Muskil mencerabut akar militer dari Golkar. Mengutip peribahasa Jawa, kohesivitas sipil-militer di dalam Golkar itu loro-loroning atunggal, dua dalam satu. Sebagai calon ketua umum partai Golkar, Mahyudin hendak mengembalikan Golkar kembali ke jalurnya semula. Yaitu, tidak menafikan kohesivitas sipil-militer dalam pucuk kepemimpinan Golkar sebagai sebuah sejarah panjang yang tak bisa ditinggalkan begitu saja. Bahkan dalam sebuah kesempatan safari politik, Mahyudin mengajukan dua (2) nama untuk calon sekjennya, Moeldoko dan Djoko Suyanto.
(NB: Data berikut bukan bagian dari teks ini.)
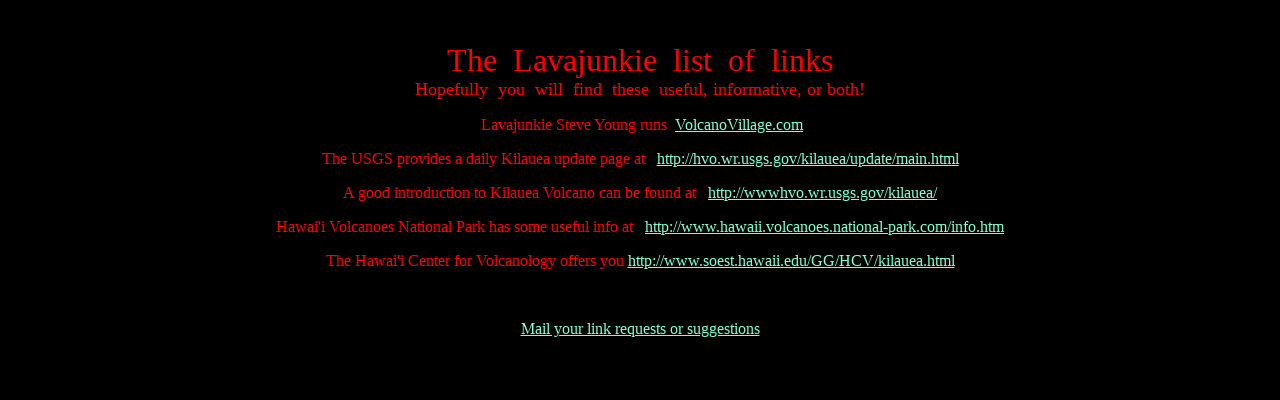

--- FILE ---
content_type: text/html
request_url: http://www.lavajunkie.com/links.html
body_size: 1705
content:
<!doctype html public "-//w3c//dtd html 4.0 transitional//en">
<html>
<head>
   <meta http-equiv="Content-Type" content="text/html; charset=iso-8859-1">
   <meta name="GENERATOR" content="Mozilla/4.7 [en] (Win98; I) [Netscape]">
   <title>Lavajunkie's List of Links</title>
</head>
<body bgcolor="#000000" link="#7FFFD4" vlink="#FFFFF0" alink="#FFFFFF">
&nbsp;
<center>
<p><font color="#FF0000"><font size=+3>The&nbsp; Lavajunkie&nbsp; list&nbsp;
of&nbsp; links</font></font>
<br><font color="#FF0000"><font size=+1>Hopefully&nbsp; you&nbsp; will&nbsp;
find&nbsp; these&nbsp; useful, informative, or both!</font></font>
<p><font color="#FF0000">&nbsp;Lavajunkie Steve Young runs&nbsp; </font><a href="http://www.volcanovillage.com/">VolcanoVillage.com</a>
<p><font color="#FF0000">The USGS provides a daily Kilauea update page
at&nbsp;&nbsp;</font> <a href="http://hvo.wr.usgs.gov/kilauea/update/main.html">http://hvo.wr.usgs.gov/kilauea/update/main.html</a>
<p><font color="#FF0000">A good introduction to Kilauea Volcano can be
found at&nbsp;&nbsp;</font> <a href="http://wwwhvo.wr.usgs.gov/kilauea/">http://wwwhvo.wr.usgs.gov/kilauea/</a>
<p><font color="#FF0000">Hawai'i Volcanoes National Park has some useful
info at&nbsp;&nbsp;</font> <a href="http://www.hawaii.volcanoes.national-park.com/info.htm">http://www.hawaii.volcanoes.national-park.com/info.htm</a>
<p><font color="#FF0000">The Hawai'i Center for Volcanology offers you
</font><a href="http://www.soest.hawaii.edu/GG/HCV/kilauea.html">http://www.soest.hawaii.edu/GG/HCV/kilauea.html</a>
<p><br>
<p><a href="mailto:webmaster@lavajunkie.com">Mail your link requests or
suggestions</a></center>

</body>
</html>
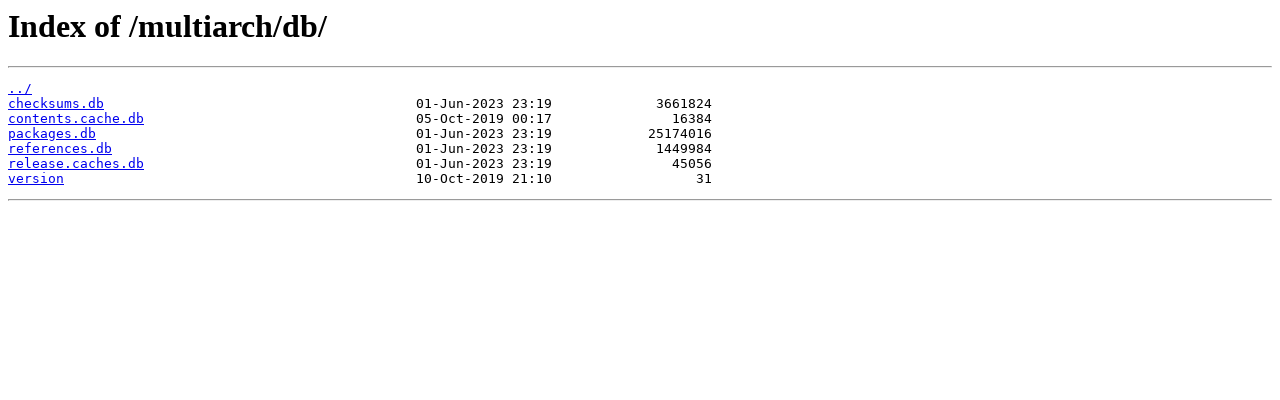

--- FILE ---
content_type: text/html; charset=utf-8
request_url: http://archive.raspbian.net/multiarch/db/
body_size: 316
content:
<html>
<head><title>Index of /multiarch/db/</title></head>
<body>
<h1>Index of /multiarch/db/</h1><hr><pre><a href="../">../</a>
<a href="checksums.db">checksums.db</a>                                       01-Jun-2023 23:19             3661824
<a href="contents.cache.db">contents.cache.db</a>                                  05-Oct-2019 00:17               16384
<a href="packages.db">packages.db</a>                                        01-Jun-2023 23:19            25174016
<a href="references.db">references.db</a>                                      01-Jun-2023 23:19             1449984
<a href="release.caches.db">release.caches.db</a>                                  01-Jun-2023 23:19               45056
<a href="version">version</a>                                            10-Oct-2019 21:10                  31
</pre><hr></body>
</html>
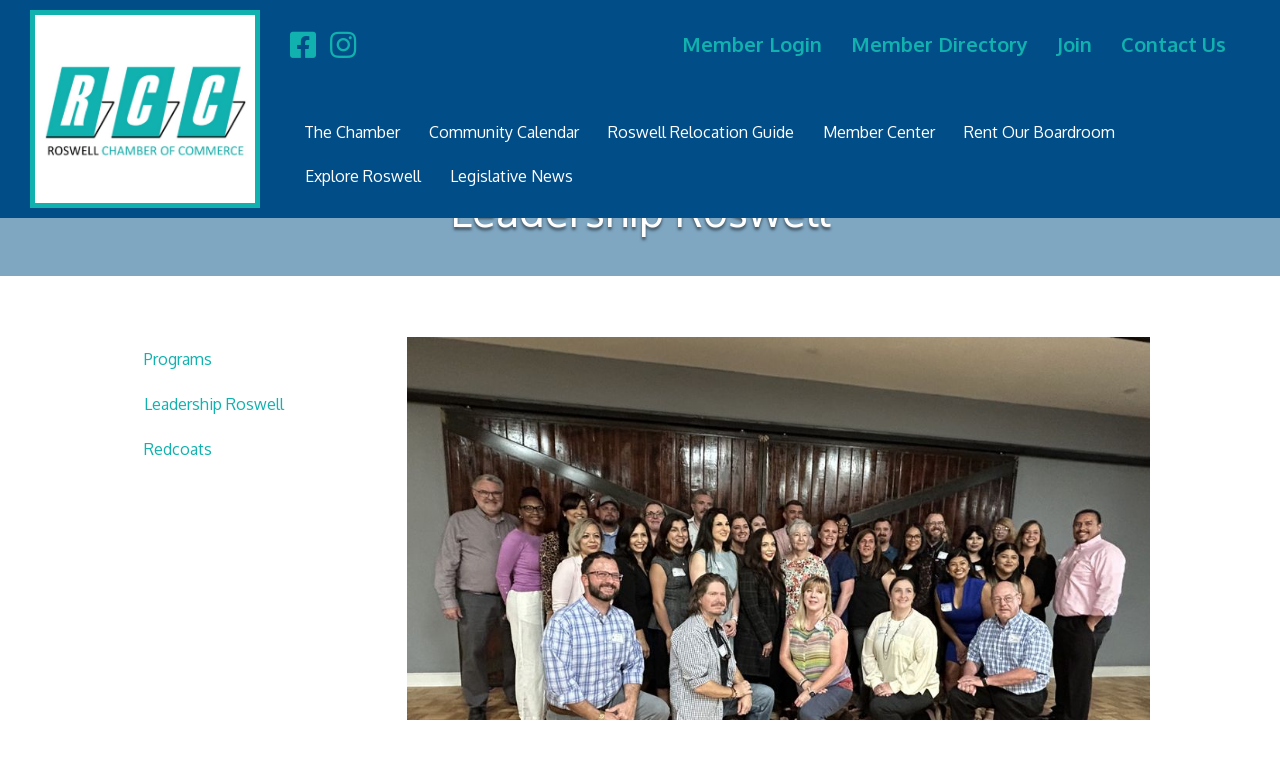

--- FILE ---
content_type: text/plain
request_url: https://www.google-analytics.com/j/collect?v=1&_v=j102&a=1422279373&t=pageview&_s=1&dl=https%3A%2F%2Fwww.roswellnm.org%2Fleadership-roswell%2F&ul=en-us%40posix&dt=Leadership%20Roswell%20-%20Roswell%20Chamber%20of%20Commerce&sr=1280x720&vp=1280x720&_u=IEBAAEABAAAAACAAI~&jid=434442136&gjid=472781986&cid=1020084401.1768548836&tid=UA-208856511-56&_gid=250967858.1768548836&_r=1&_slc=1&z=901171636
body_size: -450
content:
2,cG-M0WDSBHS3K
Baik Moeldoko maupun Djoko keduanya adalah mantan panglima TNI.
Dengan kembalinya duet kepemimpinan sipil-militer dalam Golkar, dipercaya akan kembali menyolidkan langkah Golkar ke depan. Konsep ini tak hanya mungkin diterapkan di tingkat nasional, tapi juga hingga tingkat daerah. Kombinasi Intuisi sipil dan naluri militer akan sangat berpengaruh dalam mengembalikan kejayaan partai Golkar ke depan. Rekonsiliasi pihak-pihak yang bertikai pun diyakini akan berjalan mulus, sehingga Golkar kembali menjadi partai yang berkuasa (The Rulling Party). Sebuah ide brilian yang tentu saja sangat sejalan dengan slogan “Mahyudin Untuk Semua”.